**STATED TASK 1**: Which comment lines, those starting with #, appear in the Solr backup script below? List every one.

**DOCUMENT PASSAGE**:
----

COLLECTION="products"
TIMESTAMP=$(date +%Y%m%d_%H%M%S)
# Full backup on Sunday
if [ "$(date +%u)" -eq 7 ]; then
curl -s "http://localhost:8983/solr/admin/collections?action=BACKUP&name=${COLLECTION}_full_${TIMESTAMP}&collection=${COLLECTION}&location=${BACKUP_DIR}"
else
# Tlog backup on other days
curl -s "http://localhost:8983/solr/admin/collections?action=BACKUP&name=${COLLECTION}_incr_${TIMESTAMP}&collection=${COLLECTION}&location=${BACKUP_DIR}&backupStrategy=tlog"
fi
Snapshot Backup
# Create an index snapshot point
curl -X POST "http://localhost:8983/solr/products/replication?command=backup&name=pre_upgrade_snapshot&location=/backup/solr/snapshots"
# List snapshots
curl -X POST "http://localhost:8983/solr/products/replication?command=backup&location=/backup/solr/snapshots"
# Delete snapshot
curl -X POST "http://localhost:8983/solr/products/replication?command=deletesnapshot&name=pre_upgrade_snapshot&location=/backup/solr/snapshots"

----

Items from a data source
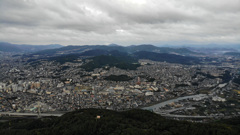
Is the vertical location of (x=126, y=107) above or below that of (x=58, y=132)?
below

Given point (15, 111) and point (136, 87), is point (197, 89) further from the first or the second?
point (15, 111)

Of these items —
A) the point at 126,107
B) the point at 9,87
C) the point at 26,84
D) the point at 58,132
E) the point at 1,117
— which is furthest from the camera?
the point at 26,84

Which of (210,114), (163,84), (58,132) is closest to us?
(58,132)

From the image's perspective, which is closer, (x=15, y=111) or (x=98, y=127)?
(x=98, y=127)

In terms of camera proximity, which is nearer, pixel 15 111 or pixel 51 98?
pixel 15 111

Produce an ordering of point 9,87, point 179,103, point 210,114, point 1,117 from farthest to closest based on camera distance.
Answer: point 9,87 < point 179,103 < point 210,114 < point 1,117

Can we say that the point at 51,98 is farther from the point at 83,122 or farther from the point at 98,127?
the point at 98,127

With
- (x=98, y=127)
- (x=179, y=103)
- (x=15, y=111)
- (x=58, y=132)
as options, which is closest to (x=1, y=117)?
(x=15, y=111)

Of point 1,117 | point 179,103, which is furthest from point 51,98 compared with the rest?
point 179,103

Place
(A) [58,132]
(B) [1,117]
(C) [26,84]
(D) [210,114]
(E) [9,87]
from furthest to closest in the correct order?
(C) [26,84], (E) [9,87], (D) [210,114], (B) [1,117], (A) [58,132]
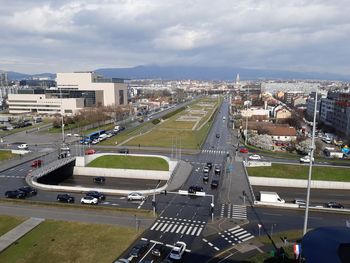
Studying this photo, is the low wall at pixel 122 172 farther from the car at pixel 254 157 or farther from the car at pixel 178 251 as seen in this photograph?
the car at pixel 178 251

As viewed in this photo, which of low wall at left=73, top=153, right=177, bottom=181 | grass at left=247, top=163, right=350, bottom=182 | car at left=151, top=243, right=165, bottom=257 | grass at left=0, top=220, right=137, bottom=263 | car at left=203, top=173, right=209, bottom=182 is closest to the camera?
grass at left=0, top=220, right=137, bottom=263

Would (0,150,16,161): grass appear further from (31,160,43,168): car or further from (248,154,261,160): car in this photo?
(248,154,261,160): car

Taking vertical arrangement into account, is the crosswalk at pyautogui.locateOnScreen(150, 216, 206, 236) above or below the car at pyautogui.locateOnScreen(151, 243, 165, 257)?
below

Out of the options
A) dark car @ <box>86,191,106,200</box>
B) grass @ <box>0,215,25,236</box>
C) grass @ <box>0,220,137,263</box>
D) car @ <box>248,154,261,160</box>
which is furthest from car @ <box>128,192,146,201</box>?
car @ <box>248,154,261,160</box>

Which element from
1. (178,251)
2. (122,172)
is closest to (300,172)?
(122,172)

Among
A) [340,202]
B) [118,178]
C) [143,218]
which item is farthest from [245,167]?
[143,218]

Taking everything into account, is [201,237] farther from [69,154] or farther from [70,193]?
[69,154]
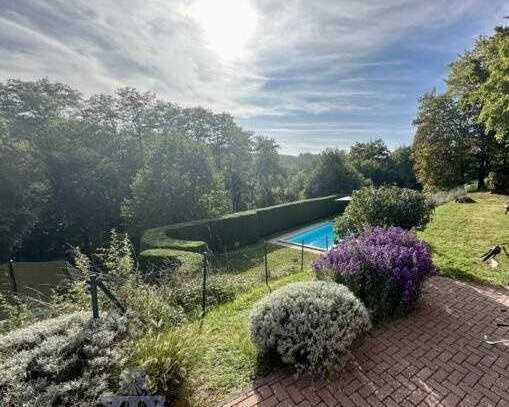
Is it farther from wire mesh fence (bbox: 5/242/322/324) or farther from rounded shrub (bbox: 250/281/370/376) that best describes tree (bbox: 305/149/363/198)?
rounded shrub (bbox: 250/281/370/376)

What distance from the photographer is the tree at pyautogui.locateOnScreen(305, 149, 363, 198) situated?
31.0m

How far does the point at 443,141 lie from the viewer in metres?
24.8

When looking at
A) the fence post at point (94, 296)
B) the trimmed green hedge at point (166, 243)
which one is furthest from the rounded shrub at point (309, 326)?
the trimmed green hedge at point (166, 243)

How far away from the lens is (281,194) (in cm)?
3266

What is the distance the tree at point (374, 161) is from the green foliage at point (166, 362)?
37302mm

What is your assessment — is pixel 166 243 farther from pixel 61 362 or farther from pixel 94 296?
pixel 61 362

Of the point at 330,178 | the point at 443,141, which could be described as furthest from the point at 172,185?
the point at 443,141

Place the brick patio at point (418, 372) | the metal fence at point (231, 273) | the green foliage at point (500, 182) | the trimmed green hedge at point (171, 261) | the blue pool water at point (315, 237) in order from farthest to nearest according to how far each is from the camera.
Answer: the green foliage at point (500, 182) < the blue pool water at point (315, 237) < the trimmed green hedge at point (171, 261) < the metal fence at point (231, 273) < the brick patio at point (418, 372)

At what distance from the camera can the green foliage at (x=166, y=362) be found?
3057 mm

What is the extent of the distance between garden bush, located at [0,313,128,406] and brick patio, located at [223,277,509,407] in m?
1.40

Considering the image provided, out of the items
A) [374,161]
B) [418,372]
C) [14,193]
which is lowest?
[418,372]

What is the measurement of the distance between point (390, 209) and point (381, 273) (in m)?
4.77

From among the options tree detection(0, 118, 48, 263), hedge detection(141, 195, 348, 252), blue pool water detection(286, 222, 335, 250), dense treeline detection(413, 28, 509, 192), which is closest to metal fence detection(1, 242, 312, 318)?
hedge detection(141, 195, 348, 252)

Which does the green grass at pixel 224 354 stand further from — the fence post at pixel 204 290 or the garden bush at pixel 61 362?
the garden bush at pixel 61 362
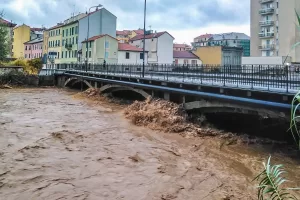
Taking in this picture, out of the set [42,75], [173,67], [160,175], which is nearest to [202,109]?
[173,67]

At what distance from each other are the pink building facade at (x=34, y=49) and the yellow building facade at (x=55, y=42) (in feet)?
18.9

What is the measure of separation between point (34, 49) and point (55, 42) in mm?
14898

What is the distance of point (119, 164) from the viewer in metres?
8.74

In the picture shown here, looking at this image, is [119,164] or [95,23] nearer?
[119,164]

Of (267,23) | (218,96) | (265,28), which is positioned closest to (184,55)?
(265,28)

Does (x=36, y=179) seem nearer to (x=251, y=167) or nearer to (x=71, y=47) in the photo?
(x=251, y=167)

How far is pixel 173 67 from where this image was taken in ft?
59.4

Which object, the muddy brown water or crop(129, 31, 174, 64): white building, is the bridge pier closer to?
the muddy brown water

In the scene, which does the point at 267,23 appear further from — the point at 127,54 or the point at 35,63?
the point at 35,63

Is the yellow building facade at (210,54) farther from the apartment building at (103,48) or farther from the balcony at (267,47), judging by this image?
the apartment building at (103,48)

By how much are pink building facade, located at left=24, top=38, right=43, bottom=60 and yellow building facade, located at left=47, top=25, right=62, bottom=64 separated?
5.76 metres

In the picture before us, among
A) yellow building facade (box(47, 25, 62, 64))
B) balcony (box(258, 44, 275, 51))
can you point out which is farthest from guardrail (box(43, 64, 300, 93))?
yellow building facade (box(47, 25, 62, 64))

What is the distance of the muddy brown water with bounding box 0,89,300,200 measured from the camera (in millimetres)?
6715

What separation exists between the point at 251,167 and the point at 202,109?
5.30m
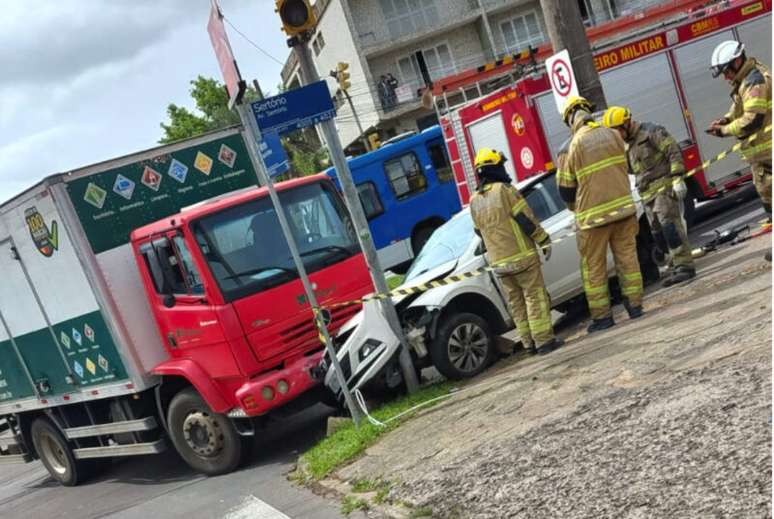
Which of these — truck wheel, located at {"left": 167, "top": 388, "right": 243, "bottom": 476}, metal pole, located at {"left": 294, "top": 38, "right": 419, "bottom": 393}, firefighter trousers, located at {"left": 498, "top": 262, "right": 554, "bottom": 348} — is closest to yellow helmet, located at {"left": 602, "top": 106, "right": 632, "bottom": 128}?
firefighter trousers, located at {"left": 498, "top": 262, "right": 554, "bottom": 348}

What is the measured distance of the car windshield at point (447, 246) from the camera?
877cm

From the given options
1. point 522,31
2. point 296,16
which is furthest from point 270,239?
point 522,31

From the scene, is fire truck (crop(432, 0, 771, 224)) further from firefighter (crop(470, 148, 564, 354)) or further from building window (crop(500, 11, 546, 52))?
building window (crop(500, 11, 546, 52))

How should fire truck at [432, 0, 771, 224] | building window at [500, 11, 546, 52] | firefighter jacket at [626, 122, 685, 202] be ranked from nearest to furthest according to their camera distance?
firefighter jacket at [626, 122, 685, 202], fire truck at [432, 0, 771, 224], building window at [500, 11, 546, 52]

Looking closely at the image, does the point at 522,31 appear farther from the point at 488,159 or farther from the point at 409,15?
the point at 488,159

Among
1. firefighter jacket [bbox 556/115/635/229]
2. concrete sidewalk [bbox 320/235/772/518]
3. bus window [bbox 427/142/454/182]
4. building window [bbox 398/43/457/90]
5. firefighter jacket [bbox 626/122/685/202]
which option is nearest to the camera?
concrete sidewalk [bbox 320/235/772/518]

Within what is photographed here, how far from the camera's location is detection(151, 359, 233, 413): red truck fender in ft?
25.9

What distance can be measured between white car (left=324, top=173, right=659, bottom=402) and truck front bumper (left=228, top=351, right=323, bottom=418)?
0.82 ft

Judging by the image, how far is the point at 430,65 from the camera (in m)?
41.5

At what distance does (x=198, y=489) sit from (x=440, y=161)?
43.0ft

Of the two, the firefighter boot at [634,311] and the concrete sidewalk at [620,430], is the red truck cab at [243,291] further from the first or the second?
the firefighter boot at [634,311]

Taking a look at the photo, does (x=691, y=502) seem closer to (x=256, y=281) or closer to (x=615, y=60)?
(x=256, y=281)

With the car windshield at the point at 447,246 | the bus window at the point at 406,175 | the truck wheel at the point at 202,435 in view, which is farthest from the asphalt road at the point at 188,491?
the bus window at the point at 406,175

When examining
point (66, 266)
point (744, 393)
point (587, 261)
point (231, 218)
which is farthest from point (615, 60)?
point (744, 393)
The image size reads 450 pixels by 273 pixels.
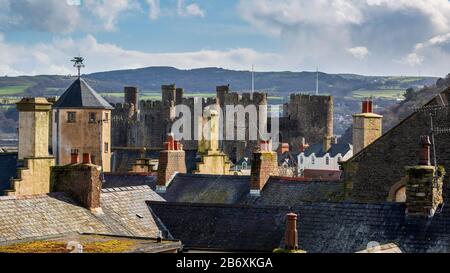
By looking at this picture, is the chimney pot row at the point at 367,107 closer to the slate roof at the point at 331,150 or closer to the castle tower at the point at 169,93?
the slate roof at the point at 331,150

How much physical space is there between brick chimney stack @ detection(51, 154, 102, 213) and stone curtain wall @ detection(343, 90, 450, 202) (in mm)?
8207

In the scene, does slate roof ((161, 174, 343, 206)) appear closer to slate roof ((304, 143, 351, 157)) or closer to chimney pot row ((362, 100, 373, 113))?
chimney pot row ((362, 100, 373, 113))

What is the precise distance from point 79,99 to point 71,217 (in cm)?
4041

----

**STATED TASK 2**: Which lines of the records above contain the word "grass"? Find each one and copy it out.

**TASK ANSWER 1**:
# Full backup on Sunday
# Tlog backup on other days
# Create an index snapshot point
# List snapshots
# Delete snapshot

**TASK ANSWER 2**:
As viewed in this photo, which of low wall at left=73, top=153, right=177, bottom=181 | grass at left=247, top=163, right=350, bottom=182 | car at left=151, top=243, right=165, bottom=257 | grass at left=0, top=220, right=137, bottom=263 | car at left=203, top=173, right=209, bottom=182 is closest to the camera?
grass at left=0, top=220, right=137, bottom=263
Would (0,150,16,161): grass appear further from (31,160,43,168): car or further from (248,154,261,160): car in this photo?
B) grass @ <box>0,215,25,236</box>
C) grass @ <box>0,220,137,263</box>
Which does the green grass at pixel 224 354 stand further from — the fence post at pixel 204 290 or the garden bush at pixel 61 362?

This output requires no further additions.